━━━ Passage provided ━━━
We dont drink any weak re run coffee around here. We like it strong..hot and black like our ladies. Nobody drinks tea anymore. Just make folks nervous and want to wee wee a lot..sorta like Light Beer.


----------



## charito (Oct 12, 2013)

bigwheel said:


> We dont drink any weak re run coffee around here. We like it strong..hot and black like our ladies. Nobody drinks tea anymore. Just make folks nervous and want to wee wee a lot..sorta like Light Beer.


Well....Mad Max scenario. No more groceries open.


----------



## charito (Oct 12, 2013)

What brand of coffee do you like best?


----------



## Annie (Dec 5, 2015)

I miss the pumpkin coffee. Green Mountain Pumpkin mmh mmh! I love that stuff. They don't stock it offseason. If teotwki doesn't happen before October, I gonna put some back with our regular stash.

Re: @charito. I'm not picky. We get the coffee from Costco. Chock Full of Nuts and Kirkland.


----------



## CC Pereira (9 mo ago)

I like Postum as a coffee alternative, but I think it has changed since I had it last.


----------



## Fen Weald (8 mo ago)

Annie said:


> I made me some pine needle tea from my Christmas tree a couple years ago. It didn't kill me but it's certainly no substitute for coffee!


It's best if you pick the young tender shoots in the spring and dry them. They have a sweet, citrus flavor. Dried they will last you a year.


----------



## Fen Weald (8 mo ago)

Mr.penguin said:


> I would rather have herbal tea from the garden or pine needle tea.


chaga tea with goats' milk and maple syrup. It's my favorite winter drink


----------



## Usernameforyou (8 mo ago)

When the colonists made it down further south they couldn't get their hands on any coffee. So they found a tree. It's called Kentucky coffee bean tree. It doesn't have any caffeine but it tastes like coffee. You could get caffeine extract and mix it with the brewed beans I guess. I'm just going for teas when I run out, but i have to say it is going to suck not having my coffee 😆


----------



## Mr.penguin (9 mo ago)
━━━
> _Work to do_
- A) State only the number of lines in the listing below that contain the string "detection".
- B) Write the next part of the forum thread about coffee and tea substitutes, picking up right after its final line.
━━━ Data shown ━━━
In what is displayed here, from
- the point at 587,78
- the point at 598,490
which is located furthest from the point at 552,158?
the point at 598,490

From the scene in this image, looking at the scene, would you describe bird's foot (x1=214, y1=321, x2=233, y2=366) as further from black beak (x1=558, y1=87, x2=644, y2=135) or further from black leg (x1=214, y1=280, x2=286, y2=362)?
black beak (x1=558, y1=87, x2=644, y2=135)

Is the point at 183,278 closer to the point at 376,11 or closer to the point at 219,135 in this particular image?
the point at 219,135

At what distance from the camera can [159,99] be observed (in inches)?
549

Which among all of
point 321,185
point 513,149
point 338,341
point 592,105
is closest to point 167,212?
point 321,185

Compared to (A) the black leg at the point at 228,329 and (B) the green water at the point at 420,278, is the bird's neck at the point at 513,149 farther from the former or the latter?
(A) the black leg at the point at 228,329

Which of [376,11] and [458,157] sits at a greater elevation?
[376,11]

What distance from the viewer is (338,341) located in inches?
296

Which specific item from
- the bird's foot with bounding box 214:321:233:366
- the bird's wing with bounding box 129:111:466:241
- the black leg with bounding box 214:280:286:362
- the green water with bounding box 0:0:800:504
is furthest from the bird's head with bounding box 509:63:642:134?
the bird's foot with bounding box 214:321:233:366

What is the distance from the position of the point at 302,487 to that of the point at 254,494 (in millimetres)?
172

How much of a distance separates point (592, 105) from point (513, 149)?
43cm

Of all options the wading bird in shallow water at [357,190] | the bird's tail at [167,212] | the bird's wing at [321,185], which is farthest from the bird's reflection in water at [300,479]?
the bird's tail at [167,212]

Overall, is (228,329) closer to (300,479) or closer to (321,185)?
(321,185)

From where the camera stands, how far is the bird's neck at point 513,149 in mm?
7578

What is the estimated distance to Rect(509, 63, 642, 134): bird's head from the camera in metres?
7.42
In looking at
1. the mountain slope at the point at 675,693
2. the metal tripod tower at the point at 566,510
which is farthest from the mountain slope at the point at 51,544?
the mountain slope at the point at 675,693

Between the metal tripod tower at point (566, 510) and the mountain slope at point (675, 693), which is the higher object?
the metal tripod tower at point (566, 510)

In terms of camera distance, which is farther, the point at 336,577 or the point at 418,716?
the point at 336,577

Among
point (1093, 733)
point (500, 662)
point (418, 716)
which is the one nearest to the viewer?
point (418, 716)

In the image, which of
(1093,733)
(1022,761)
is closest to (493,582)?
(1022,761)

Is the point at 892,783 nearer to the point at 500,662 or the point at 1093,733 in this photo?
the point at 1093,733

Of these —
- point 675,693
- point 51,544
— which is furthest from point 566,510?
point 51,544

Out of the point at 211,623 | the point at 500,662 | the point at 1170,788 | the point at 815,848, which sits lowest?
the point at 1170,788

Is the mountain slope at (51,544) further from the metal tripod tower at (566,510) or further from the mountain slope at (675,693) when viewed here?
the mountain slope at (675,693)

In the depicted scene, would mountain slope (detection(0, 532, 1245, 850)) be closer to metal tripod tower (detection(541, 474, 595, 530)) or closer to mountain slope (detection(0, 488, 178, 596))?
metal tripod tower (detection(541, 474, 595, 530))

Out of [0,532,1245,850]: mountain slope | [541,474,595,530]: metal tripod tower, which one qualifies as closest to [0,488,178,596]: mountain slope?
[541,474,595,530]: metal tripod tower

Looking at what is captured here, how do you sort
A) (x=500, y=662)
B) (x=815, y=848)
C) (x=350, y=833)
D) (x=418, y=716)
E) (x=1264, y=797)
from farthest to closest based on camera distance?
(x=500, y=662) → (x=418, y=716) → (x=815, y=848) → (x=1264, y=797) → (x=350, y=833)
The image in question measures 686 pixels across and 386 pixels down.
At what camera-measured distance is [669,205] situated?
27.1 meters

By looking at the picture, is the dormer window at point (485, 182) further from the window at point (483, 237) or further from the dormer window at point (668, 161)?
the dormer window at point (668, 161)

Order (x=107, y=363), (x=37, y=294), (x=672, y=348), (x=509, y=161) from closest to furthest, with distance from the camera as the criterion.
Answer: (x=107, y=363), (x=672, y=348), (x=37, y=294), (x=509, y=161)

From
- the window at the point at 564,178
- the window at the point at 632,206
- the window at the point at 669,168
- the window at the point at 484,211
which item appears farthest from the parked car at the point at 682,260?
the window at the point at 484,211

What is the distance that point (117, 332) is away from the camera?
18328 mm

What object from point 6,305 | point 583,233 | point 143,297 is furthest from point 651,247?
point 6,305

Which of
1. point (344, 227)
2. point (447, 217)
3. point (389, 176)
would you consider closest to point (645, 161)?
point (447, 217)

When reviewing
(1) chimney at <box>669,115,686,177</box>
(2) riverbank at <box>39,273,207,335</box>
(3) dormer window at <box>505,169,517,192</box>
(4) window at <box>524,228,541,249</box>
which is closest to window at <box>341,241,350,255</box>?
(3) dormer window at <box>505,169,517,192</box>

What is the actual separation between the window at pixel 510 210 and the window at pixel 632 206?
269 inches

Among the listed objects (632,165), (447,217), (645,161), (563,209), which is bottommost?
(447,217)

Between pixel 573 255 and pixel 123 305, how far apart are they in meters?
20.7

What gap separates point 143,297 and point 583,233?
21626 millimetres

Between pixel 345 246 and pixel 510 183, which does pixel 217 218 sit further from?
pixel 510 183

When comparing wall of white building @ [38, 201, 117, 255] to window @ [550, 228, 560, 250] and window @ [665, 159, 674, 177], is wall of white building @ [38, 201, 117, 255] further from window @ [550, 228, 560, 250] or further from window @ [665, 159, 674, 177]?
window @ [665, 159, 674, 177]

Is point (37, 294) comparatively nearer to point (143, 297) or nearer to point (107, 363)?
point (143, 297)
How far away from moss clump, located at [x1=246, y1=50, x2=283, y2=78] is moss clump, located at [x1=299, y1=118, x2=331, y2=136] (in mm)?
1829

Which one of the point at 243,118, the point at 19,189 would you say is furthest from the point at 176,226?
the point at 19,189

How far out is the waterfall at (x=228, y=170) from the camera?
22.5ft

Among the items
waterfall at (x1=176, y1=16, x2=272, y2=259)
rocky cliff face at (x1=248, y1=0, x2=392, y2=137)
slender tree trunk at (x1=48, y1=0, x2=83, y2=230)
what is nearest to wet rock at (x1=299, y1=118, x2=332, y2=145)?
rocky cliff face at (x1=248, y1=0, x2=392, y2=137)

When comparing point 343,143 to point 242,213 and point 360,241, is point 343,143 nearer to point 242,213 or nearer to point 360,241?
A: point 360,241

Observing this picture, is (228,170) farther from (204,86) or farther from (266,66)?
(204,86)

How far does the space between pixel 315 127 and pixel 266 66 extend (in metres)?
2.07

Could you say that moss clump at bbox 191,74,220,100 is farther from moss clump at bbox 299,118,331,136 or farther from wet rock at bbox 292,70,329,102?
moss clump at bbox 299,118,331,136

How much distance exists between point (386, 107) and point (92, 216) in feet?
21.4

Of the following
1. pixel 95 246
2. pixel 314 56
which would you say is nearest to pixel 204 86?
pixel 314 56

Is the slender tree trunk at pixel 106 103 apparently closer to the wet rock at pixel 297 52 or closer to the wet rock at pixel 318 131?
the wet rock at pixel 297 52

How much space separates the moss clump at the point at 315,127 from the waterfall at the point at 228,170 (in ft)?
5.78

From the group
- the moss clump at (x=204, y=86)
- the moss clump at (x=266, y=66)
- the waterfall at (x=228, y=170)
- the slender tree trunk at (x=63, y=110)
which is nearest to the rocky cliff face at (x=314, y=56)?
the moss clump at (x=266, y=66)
━━━
> _Responses per task_
- A) 2

- B)
I just thought of this what about mixing your grounds with Cinnamon to make Cafe de ole? This will at least enhance the flavor of your watered down coffee. Roasted Chicory Is another common filler in cheap coffee. It has all the taste of coffee without the caffeine. There are also some questionable war-time coffee alternatives out there I have heard of but haven't tried myself like: Roasted wheat, Roasted peanuts, Roasted dandelion root, Roasted sweet potato and burnt toast. Basically if you can roast it someone has tried making coffee out of it.


----------



## Mr.penguin (9 mo ago)

CC Pereira said:


> I like Postum as a coffee alternative, but I think it has changed since I had it last.


I looked this up. It's made from wheat bran and molasses. Whoever thought this up in 1895 was a genius. They turned agriculture by-products no one wanted usually used as animal feed into a commodity. It looks like they still have the original flavor but they also have coffee and cocoa flavors.


----------



## ItsJustMe (Dec 12, 2020)

I have re-brewed coffee grounds, back in the poor days. I added a small amount of "new" grounds to the already brewed grounds and ran it through the brewing process. Couldn't tell any difference. Will do it again if those times return and be thankful to have any coffee at all.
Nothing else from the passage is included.